[Data listing]
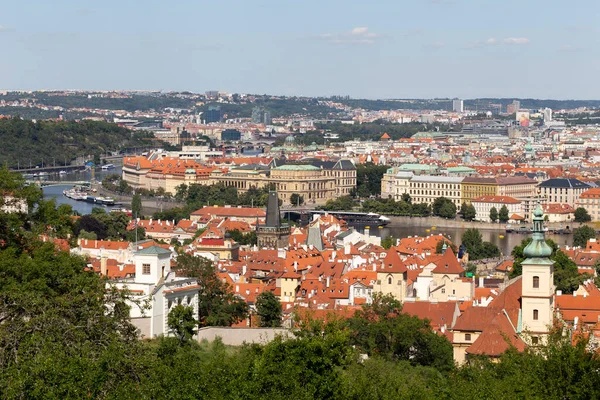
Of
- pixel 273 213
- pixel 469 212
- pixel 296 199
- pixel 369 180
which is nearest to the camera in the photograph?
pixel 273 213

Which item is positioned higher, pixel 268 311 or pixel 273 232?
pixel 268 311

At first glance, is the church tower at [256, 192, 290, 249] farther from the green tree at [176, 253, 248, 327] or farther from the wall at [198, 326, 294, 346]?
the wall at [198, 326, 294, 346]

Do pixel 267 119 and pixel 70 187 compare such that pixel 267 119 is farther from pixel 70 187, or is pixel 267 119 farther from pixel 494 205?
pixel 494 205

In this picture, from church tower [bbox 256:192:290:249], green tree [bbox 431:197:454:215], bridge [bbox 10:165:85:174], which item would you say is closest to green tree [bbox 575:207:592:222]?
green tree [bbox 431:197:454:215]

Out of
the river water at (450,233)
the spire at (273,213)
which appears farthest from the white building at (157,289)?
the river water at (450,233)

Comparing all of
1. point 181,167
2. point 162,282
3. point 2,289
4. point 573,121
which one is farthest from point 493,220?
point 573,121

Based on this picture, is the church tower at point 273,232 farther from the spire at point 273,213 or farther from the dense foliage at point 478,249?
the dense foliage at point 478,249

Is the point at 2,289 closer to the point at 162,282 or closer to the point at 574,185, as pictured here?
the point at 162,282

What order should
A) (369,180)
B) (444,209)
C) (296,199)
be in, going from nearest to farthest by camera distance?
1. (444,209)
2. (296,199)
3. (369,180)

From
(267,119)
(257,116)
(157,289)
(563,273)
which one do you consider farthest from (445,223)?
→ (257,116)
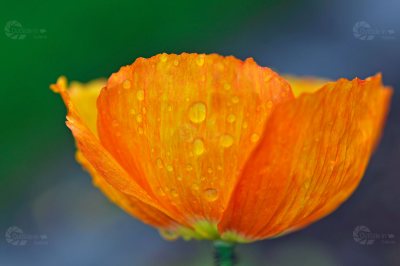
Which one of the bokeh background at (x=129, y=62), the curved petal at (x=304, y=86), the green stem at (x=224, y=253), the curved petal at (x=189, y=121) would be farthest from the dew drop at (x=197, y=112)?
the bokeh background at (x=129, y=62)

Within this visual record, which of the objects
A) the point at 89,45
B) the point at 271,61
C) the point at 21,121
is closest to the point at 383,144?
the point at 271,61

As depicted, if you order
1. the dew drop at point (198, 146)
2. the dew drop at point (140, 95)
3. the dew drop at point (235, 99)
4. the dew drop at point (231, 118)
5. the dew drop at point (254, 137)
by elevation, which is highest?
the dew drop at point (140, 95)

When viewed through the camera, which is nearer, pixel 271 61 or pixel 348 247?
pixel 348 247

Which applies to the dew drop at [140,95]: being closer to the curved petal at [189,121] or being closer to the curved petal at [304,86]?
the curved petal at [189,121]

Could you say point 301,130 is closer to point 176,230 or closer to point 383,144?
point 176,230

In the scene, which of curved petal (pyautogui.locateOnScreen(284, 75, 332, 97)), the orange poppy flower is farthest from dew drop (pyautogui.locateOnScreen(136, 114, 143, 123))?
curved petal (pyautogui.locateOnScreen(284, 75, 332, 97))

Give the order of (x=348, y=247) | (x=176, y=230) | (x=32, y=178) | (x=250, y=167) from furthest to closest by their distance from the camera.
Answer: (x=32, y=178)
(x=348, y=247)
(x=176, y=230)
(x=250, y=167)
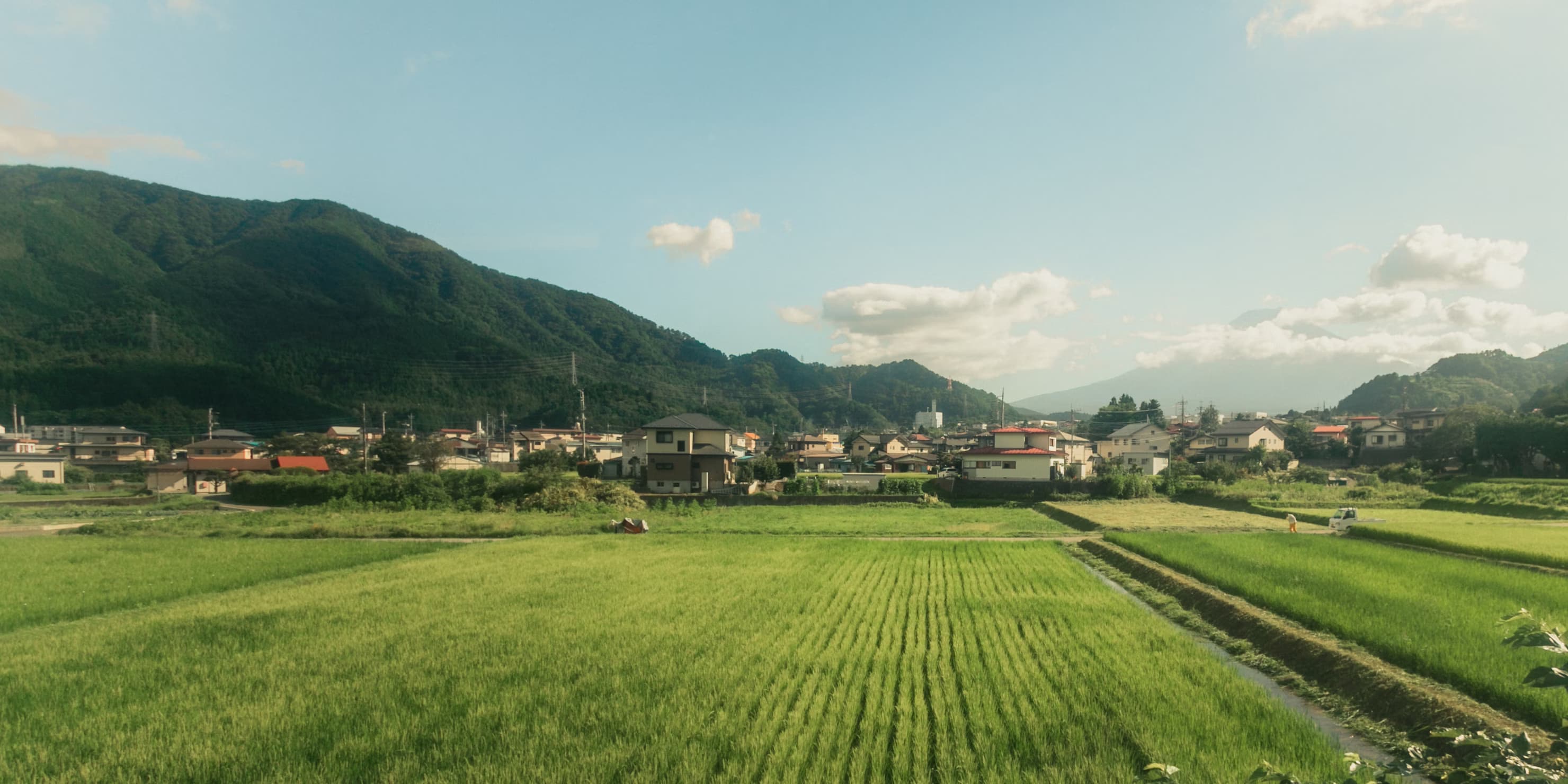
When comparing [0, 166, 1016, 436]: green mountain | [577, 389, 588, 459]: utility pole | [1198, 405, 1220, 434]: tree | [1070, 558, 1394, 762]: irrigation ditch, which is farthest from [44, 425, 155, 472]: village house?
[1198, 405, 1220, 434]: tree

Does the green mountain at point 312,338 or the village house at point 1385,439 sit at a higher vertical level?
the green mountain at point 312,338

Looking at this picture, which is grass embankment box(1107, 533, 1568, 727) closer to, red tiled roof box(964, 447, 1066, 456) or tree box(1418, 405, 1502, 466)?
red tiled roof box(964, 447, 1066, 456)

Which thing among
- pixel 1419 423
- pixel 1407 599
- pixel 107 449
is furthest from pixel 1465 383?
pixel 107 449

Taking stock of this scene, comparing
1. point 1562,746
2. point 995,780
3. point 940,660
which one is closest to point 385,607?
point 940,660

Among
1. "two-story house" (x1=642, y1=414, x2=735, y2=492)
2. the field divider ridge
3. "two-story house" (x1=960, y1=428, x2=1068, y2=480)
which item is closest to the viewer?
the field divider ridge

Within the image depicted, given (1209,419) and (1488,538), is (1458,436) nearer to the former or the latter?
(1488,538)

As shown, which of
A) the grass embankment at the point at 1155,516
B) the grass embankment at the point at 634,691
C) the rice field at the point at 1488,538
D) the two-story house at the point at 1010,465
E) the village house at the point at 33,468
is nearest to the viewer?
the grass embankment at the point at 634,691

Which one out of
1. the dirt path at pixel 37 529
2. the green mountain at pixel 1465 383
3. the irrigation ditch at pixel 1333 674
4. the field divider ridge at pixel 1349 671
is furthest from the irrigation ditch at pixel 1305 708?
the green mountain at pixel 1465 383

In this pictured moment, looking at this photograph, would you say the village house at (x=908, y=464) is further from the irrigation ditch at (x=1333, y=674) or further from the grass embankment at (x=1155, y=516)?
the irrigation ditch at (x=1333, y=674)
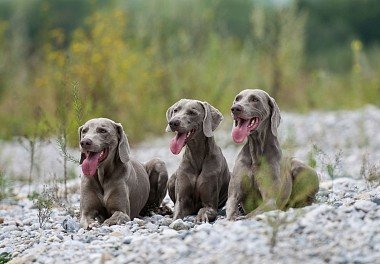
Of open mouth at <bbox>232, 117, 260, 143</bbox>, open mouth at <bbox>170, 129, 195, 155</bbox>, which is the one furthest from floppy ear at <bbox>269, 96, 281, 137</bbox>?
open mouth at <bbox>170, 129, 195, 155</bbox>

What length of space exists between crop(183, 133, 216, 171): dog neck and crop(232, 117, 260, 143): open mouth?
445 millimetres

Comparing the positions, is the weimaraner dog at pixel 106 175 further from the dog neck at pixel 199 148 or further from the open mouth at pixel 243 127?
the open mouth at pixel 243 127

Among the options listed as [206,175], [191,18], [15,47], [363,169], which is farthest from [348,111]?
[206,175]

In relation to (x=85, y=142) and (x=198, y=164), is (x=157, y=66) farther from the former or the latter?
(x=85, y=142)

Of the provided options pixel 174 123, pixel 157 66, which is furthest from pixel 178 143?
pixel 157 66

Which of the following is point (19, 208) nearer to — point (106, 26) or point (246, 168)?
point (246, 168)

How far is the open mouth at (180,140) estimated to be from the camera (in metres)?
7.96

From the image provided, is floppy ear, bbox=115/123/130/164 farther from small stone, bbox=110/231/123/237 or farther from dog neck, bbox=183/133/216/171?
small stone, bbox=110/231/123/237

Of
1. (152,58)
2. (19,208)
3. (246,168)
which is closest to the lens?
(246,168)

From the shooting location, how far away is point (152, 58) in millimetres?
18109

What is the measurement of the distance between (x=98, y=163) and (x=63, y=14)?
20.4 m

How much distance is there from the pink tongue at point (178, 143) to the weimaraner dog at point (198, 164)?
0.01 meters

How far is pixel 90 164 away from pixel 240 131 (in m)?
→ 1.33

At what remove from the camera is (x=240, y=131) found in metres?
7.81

Goal: Please copy every item in the data listing above word for word, leaving out the pictures.

Reply:
Of
- pixel 273 213
- pixel 469 212
- pixel 296 199
- pixel 369 180
which is nearest to the camera in the photograph?
pixel 273 213

Which item is positioned higher, pixel 268 311 or pixel 273 232?
pixel 268 311

At first glance, is the church tower at [256, 192, 290, 249] farther from the green tree at [176, 253, 248, 327] or farther from the wall at [198, 326, 294, 346]?
the wall at [198, 326, 294, 346]

Do pixel 267 119 and pixel 70 187 compare such that pixel 267 119 is farther from pixel 70 187, or is pixel 267 119 farther from pixel 494 205?
pixel 494 205

In this picture, from church tower [bbox 256:192:290:249], green tree [bbox 431:197:454:215], bridge [bbox 10:165:85:174], which item would you say is closest to green tree [bbox 575:207:592:222]?
green tree [bbox 431:197:454:215]

Out of
the river water at (450,233)
the spire at (273,213)
which appears farthest from the white building at (157,289)?
the river water at (450,233)

Comparing all of
1. point 181,167
2. point 162,282
3. point 2,289
4. point 573,121
which one is farthest from point 493,220?
point 573,121

Based on this picture, is the church tower at point 273,232 farther from the spire at point 273,213 or farther from the dense foliage at point 478,249?
the dense foliage at point 478,249

Is the point at 2,289 closer to the point at 162,282 or closer to the point at 574,185, as pictured here?
the point at 162,282

What order should
A) (369,180)
B) (444,209)
C) (296,199)
be in, going from nearest to farthest by camera distance?
1. (444,209)
2. (296,199)
3. (369,180)

From
(267,119)
(257,116)
(157,289)
(563,273)
which one do you consider farthest from (445,223)?
→ (257,116)
Which one of the bokeh background at (x=129, y=62), the curved petal at (x=304, y=86), the green stem at (x=224, y=253), the curved petal at (x=189, y=121) would be farthest from the dew drop at (x=197, y=112)?
the bokeh background at (x=129, y=62)

Within this visual record, which of the objects
A) the point at 89,45
B) the point at 271,61
C) the point at 21,121
is closest to the point at 383,144?
the point at 271,61

As depicted, if you order
1. the dew drop at point (198, 146)
2. the dew drop at point (140, 95)
3. the dew drop at point (235, 99)
4. the dew drop at point (231, 118)
5. the dew drop at point (254, 137)
by elevation, which is highest?
the dew drop at point (140, 95)

When viewed through the camera, which is nearer, pixel 271 61 or pixel 348 247?
pixel 348 247

Which applies to the dew drop at [140,95]: being closer to the curved petal at [189,121] or being closer to the curved petal at [304,86]?
the curved petal at [189,121]

Could you say point 301,130 is closer to point 176,230 or closer to point 383,144?
point 176,230

In the scene, which of curved petal (pyautogui.locateOnScreen(284, 75, 332, 97)), the orange poppy flower is farthest from dew drop (pyautogui.locateOnScreen(136, 114, 143, 123))?
curved petal (pyautogui.locateOnScreen(284, 75, 332, 97))

Give the order of (x=348, y=247) | (x=176, y=230) | (x=32, y=178) | (x=250, y=167) from furthest to closest by their distance from the camera.
Answer: (x=32, y=178)
(x=348, y=247)
(x=176, y=230)
(x=250, y=167)
When comparing [0, 166, 1016, 436]: green mountain | [577, 389, 588, 459]: utility pole | [1198, 405, 1220, 434]: tree | [1070, 558, 1394, 762]: irrigation ditch, which is farthest from [44, 425, 155, 472]: village house?
[1198, 405, 1220, 434]: tree

Does the green mountain at point 312,338 or the village house at point 1385,439 sit at a higher vertical level?
the green mountain at point 312,338

Looking at this picture, which is grass embankment box(1107, 533, 1568, 727) closer to, red tiled roof box(964, 447, 1066, 456) or tree box(1418, 405, 1502, 466)?
red tiled roof box(964, 447, 1066, 456)

Which thing among
- pixel 1419 423
- pixel 1407 599
- pixel 107 449
is furthest from pixel 1465 383?
pixel 107 449

Taking stock of this scene, comparing
1. point 1562,746
2. point 995,780
3. point 940,660
which one is closest to point 385,607?
point 940,660

Among
1. "two-story house" (x1=642, y1=414, x2=735, y2=492)
2. the field divider ridge
3. "two-story house" (x1=960, y1=428, x2=1068, y2=480)
which item is closest to the viewer?
the field divider ridge

Within the image depicted, given (1209,419) and (1488,538), is (1458,436) nearer to the former or the latter?
(1488,538)

As shown, which of
A) the grass embankment at the point at 1155,516
B) the grass embankment at the point at 634,691
C) the rice field at the point at 1488,538
D) the two-story house at the point at 1010,465
E) the village house at the point at 33,468
is nearest to the viewer?
the grass embankment at the point at 634,691

Which one out of
1. the dirt path at pixel 37 529
2. the green mountain at pixel 1465 383
3. the irrigation ditch at pixel 1333 674
4. the field divider ridge at pixel 1349 671
is furthest from the irrigation ditch at pixel 1305 708?
the green mountain at pixel 1465 383

In this pictured moment, looking at this photograph, would you say the village house at (x=908, y=464) is further from the irrigation ditch at (x=1333, y=674) or further from the grass embankment at (x=1155, y=516)?
the irrigation ditch at (x=1333, y=674)
Of open mouth at <bbox>232, 117, 260, 143</bbox>, open mouth at <bbox>170, 129, 195, 155</bbox>, which is the one furthest from floppy ear at <bbox>269, 96, 281, 137</bbox>?
open mouth at <bbox>170, 129, 195, 155</bbox>

What length of space exists between crop(183, 133, 216, 171): dog neck and crop(232, 117, 260, 143): open mouth?
445 millimetres

Comparing the positions, is the weimaraner dog at pixel 106 175 further from the dog neck at pixel 199 148 or further from the open mouth at pixel 243 127?
the open mouth at pixel 243 127

Among the options listed as [206,175], [191,18], [15,47], [363,169], which is farthest from [348,111]?
[206,175]

In relation to (x=85, y=142) and (x=198, y=164), is (x=157, y=66) farther from the former or the latter?
(x=85, y=142)

Of the provided options pixel 174 123, pixel 157 66, which is furthest from pixel 178 143?
pixel 157 66

Which of the following is point (19, 208) nearer to — point (106, 26) or point (246, 168)?
point (246, 168)

How far is the open mouth at (180,140) estimated to be from the camera (in metres)?
7.96

From the image provided, is floppy ear, bbox=115/123/130/164 farther from small stone, bbox=110/231/123/237 or farther from dog neck, bbox=183/133/216/171?
small stone, bbox=110/231/123/237

Of
1. (152,58)
2. (19,208)
3. (246,168)
which is closest to the lens?
(246,168)

From the shooting location, how far away is point (152, 58) in millimetres?
18109

What is the measurement of the distance between (x=98, y=163) and (x=63, y=14)?
20.4 m

How much distance is there from the pink tongue at point (178, 143) to the weimaraner dog at point (198, 164)?
0.01 meters

How far is pixel 90 164 away from pixel 240 131 (in m)?
→ 1.33

At what remove from the camera is (x=240, y=131) found in metres?
7.81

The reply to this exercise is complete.